Au VIIIe siècle, l'existence du schola était plus explicite. D'une part, lorsque le pape Étienne II en exil fut accueilli à l'abbaye de Saint-Denis en 754, le souverain pontife amenait deux personnages particuliers, Ambrosius primicerius et Bonifacius secundicerius. Ces titres, primicerius et secundicerius, signifiaient les premier et deuxième chantres du schola cantorum[13]. D'autre part, selon l'Ordo Romanus primus, rédigé entre la fin du VIIe siècle et le début du VIIIe siècle[14], le pape devait appeler la schola, avant de commencer sa messe : Schola [dit le pape] ; Adsum (je suis présente) ; Quis psallet ? (Qui va chanter le psaume ?)[15]. Donc, la dénomination schola était effectivement établie dans ce document papal. D'ailleurs, ce dernier précisait encore que la schola se composait de chanteurs masculins et d'enfants de chœur[16].

Ce chœur aurait joué un rôle important et controversé dans la transmission du chant romain à la cour carolingienne de Charlemagne, où la fusion du chant romain et du Chant gallican évoluent en Chant messin puis en ce qui existe actuellement comme le chant grégorien[17].

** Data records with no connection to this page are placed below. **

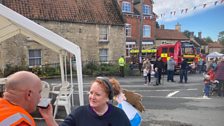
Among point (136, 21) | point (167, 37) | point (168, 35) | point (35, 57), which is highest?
point (136, 21)

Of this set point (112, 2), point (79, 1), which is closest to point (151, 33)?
point (112, 2)

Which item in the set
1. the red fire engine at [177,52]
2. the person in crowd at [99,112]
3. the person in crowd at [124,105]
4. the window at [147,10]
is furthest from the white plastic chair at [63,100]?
the window at [147,10]

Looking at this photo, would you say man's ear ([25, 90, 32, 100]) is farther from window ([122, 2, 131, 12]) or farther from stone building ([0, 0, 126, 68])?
window ([122, 2, 131, 12])

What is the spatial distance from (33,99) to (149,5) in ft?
145

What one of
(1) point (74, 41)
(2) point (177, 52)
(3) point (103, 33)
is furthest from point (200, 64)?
(1) point (74, 41)

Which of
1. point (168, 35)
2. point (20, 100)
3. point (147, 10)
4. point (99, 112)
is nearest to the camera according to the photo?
point (20, 100)

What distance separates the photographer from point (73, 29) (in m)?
27.8

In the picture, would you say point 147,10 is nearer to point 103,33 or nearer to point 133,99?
point 103,33

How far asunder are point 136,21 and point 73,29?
1737cm

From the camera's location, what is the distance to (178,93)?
14672 millimetres

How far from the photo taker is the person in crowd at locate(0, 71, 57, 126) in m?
1.60

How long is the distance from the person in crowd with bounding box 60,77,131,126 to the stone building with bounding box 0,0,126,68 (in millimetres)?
20604

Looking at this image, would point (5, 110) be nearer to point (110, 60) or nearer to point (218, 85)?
point (218, 85)

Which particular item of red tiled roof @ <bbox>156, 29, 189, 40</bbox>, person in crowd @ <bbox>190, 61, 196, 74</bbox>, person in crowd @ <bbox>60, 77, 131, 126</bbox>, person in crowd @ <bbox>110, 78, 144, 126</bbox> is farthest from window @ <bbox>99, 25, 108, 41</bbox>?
person in crowd @ <bbox>60, 77, 131, 126</bbox>
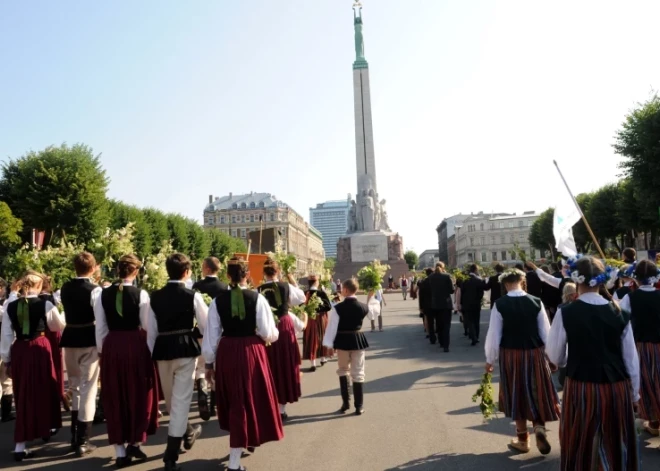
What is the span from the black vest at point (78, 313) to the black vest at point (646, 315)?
5.99 m

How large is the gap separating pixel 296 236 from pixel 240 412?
118909 millimetres

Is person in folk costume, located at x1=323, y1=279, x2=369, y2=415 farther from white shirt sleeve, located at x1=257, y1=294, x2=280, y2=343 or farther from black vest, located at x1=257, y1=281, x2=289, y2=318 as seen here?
white shirt sleeve, located at x1=257, y1=294, x2=280, y2=343

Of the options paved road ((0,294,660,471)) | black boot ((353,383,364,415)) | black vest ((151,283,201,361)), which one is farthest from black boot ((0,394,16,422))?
black boot ((353,383,364,415))

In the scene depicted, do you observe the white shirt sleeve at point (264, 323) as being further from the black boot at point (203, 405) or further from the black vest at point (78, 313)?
the black boot at point (203, 405)

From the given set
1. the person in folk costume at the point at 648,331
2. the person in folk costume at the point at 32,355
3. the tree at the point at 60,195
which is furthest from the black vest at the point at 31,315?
the tree at the point at 60,195

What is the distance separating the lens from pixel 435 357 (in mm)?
12172

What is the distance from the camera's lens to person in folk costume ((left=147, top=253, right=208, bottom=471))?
5.50 metres

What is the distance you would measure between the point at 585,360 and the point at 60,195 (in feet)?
108

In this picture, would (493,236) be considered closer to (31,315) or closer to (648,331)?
(648,331)

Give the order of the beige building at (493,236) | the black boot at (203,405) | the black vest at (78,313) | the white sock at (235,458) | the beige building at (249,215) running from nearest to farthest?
the white sock at (235,458)
the black vest at (78,313)
the black boot at (203,405)
the beige building at (249,215)
the beige building at (493,236)

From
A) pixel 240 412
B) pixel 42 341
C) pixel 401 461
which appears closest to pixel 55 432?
pixel 42 341

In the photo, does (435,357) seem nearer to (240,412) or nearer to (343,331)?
(343,331)

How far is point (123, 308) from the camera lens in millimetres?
5734

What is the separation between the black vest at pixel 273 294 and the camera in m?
7.67
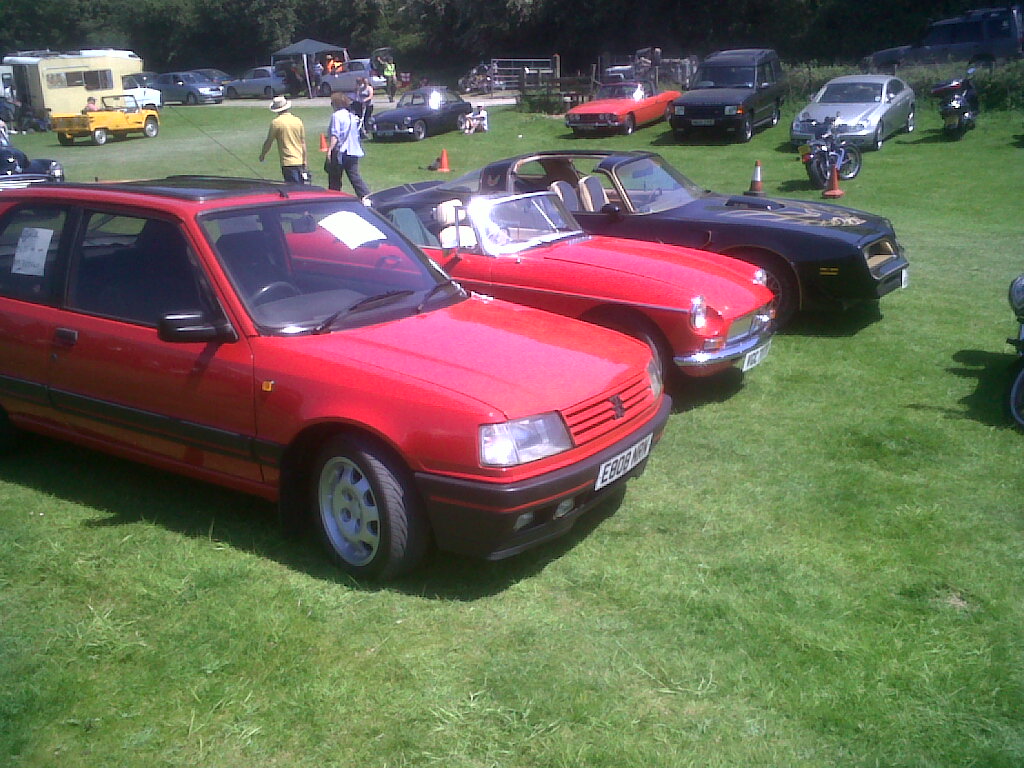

Entre les années 876 et 1073, le prieur de la Schola est cité pour avoir exécuté une danse curieuse avec des origines clairement païennes sous le nom de Cornomania, le samedi suivant Pâques, sur la place du Latran à Rome. Il portait une couronne avec des cornes sur sa tête, balançait un hochet avec des cloches, jetait des feuilles de laurier en criant dans une langue inconnue, « Iaritan, iaritan, iariariasti; raphayn, iercoin, iariariasti[17]. »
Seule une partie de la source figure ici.